Neal Hellman had established his Gourd Music label in Santa Cruz, CA. He was releasing new material of his own and branching out to include other titles and artists. Even though we were no longer touring (after almost 20 years!) he felt our instrumental work would continue to sell and he was willing to invest in the cost to bring it out.
Neal wanted to have a slightly different song inclusion and order than originally appeared on the Art of Dulcimer, our primarily instrumental album on Kicking Mule. Al and I went back into the studio-- this time in Edmonds, WA, to record a few new tunes and redo some others.
Dixie and Matilda/Anthem were dropped from the new release. Conversations with the River was lengthened and the short vocal taken out. Moon Void was lifted off of the Moon Fell album. We had both been performing Cornwall for over ten years but the only recorded version was Albert's solo on Pacific Rim, so we cut it as a duet. We also cut an instrumental version of Very Best Night of the Year off of the Moon Fell album. Finally, we added one of our string-band, “bluegrassy” tunes, Saint Peter.
Chris Casler, a long-time UNC college friend of Albert's shot the very beautiful cover. Essentially it is a still life of dulcimers made by Albert. The cloisonne headstock overlay of the one in the foreground was created by Duncan Berry. So very beautiful. The inside photo by Ted Schaeffer was the result of having him ask us over to his private studio after we had finished a concert in Angel's Camp, CA with Doc and Merle Watson. He wanted to shoot an “art” picture of us. The Li Po poetry quotation-- well, that was us in those days: Stir yourself with poetry, stand firm in ritual and complete yourself in music.
Like vinyl, cassette days were numbered. Whereas vinyl is enjoying a comeback of sorts, it is doubtful cassettes will ever replace cds or memory sticks or whatever else is lurking out there around the technological corner. Neal and Gourd Music were also moving on as he adapted to his changing markets. Double Dulcimer Magic became the saddest of all releases-- a cut out, dropped from the line. He called me up one day and asked if I wanted the remainders. I still had closet space so I said, “sure”.

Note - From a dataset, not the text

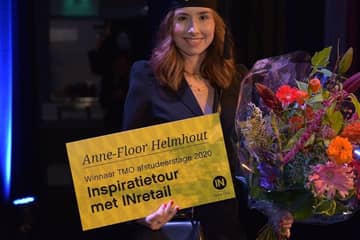 Anne-Floor Helmhout wint INretail Award voor beste afstudeerstage en scriptie over B2B gebruik social media
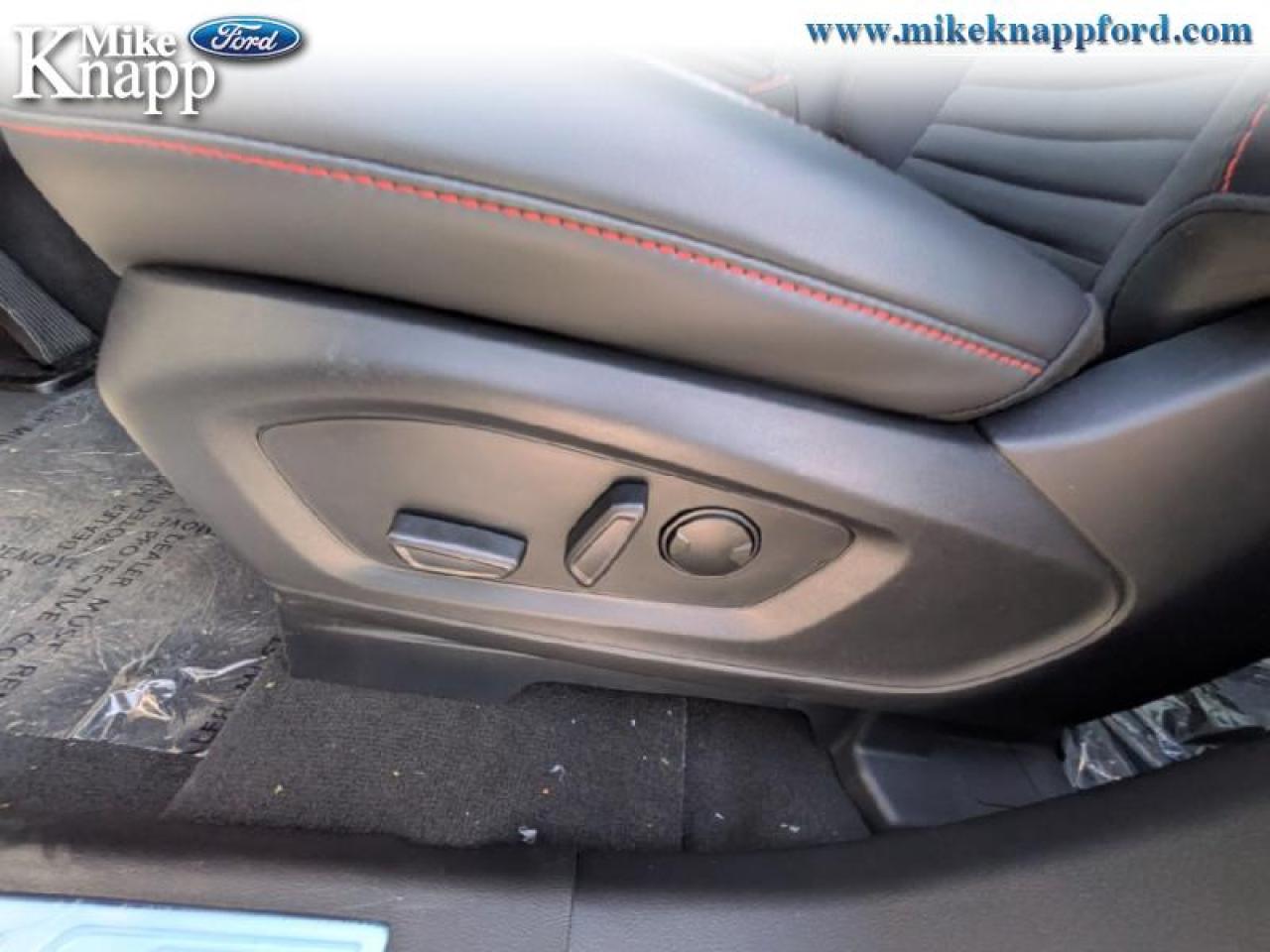 2025 Ford Explorer ST-Line Photo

Gourd Music kept us in the public eye after Albert died and I went into a ten-year cycle of playing only for friends and family. I am grateful for that. I am also grateful that because Neal wanted a few new cuts, we recorded more of our material, though barely half of what we wrote. When I brought out the digitally remastered, Complete Recordings of Force and d'Ossche' on two CDs, it contained all of our five vinyl and one cassette releases-- 44 tunes. 20 years. Like Mel Blanc said, “That's all, f-f-folks.”
Glass half empty, glass half full. I choose half full. I can't imagine Cornwall never having been captured as a duet.